In the breach notification, Reddit CTO Christopher Slowe, aka KeyserSosa, explained that the hacker “sent out plausible-sounding prompts pointing employees to a website that cloned the behavior of [Reddit’s] intranet gateway, in an attempt to steal credentials and second-factor tokens.”
One Reddit employee fell for the scam, despite having two-factor authentication (2FA) enabled. This was enough to give the hacker “access to some internal docs, code, as well as some internal dashboards and business systems,” Slowe said. Contact details for employees and contractors, as well as certain information about advertisers, were also affected.

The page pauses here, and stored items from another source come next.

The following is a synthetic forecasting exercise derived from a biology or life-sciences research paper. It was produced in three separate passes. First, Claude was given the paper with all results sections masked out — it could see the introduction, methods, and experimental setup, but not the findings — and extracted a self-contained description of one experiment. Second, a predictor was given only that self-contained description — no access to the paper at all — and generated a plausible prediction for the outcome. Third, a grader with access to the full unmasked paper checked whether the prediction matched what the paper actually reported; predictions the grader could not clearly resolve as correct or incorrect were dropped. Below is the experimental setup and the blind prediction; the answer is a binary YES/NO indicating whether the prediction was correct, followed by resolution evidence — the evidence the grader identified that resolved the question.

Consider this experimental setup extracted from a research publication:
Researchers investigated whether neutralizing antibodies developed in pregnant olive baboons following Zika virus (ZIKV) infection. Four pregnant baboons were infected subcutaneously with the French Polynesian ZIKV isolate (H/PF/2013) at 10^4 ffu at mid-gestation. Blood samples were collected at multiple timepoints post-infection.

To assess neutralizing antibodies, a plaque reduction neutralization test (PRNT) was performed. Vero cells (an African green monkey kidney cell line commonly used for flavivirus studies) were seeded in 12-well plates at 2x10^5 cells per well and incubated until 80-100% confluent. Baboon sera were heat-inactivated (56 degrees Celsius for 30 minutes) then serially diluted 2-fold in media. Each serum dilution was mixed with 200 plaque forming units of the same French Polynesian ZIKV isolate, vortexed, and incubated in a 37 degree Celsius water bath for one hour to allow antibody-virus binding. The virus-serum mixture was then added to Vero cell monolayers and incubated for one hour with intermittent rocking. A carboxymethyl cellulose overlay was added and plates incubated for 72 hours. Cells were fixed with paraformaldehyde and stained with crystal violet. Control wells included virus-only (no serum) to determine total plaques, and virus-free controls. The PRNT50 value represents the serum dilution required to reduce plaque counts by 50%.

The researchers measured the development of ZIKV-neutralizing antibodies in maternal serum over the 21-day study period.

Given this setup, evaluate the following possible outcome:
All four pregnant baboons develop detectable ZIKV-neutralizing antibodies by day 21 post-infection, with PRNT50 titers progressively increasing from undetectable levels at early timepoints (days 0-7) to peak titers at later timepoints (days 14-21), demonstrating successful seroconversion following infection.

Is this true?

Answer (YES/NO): NO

Fortunately, the employee who fell for the phishing email realized their mistake soon after the attack and reported what happened to Reddit’s security team, allowing them to oust the hacker from their network quickly.
According to Slowe, user data, like passwords, appears to be unaffected by the breach: “We show no indications of breach of our primary production systems (the parts of our stack that run Reddit and store the majority of our data).” However, he reminded Redditors that they can better protect their accounts by turning on 2FA and using a password manager.
Unfortunately, as some users noted, Reddit does not currently support security keys as a 2FA method, even though they offer the strongest protection against phishing attacks. Perhaps going forward, Reddit will make this option available for its users and mandatory for its employees. Doing so will better protect users, and Reddit itself, from inevitable future attacks.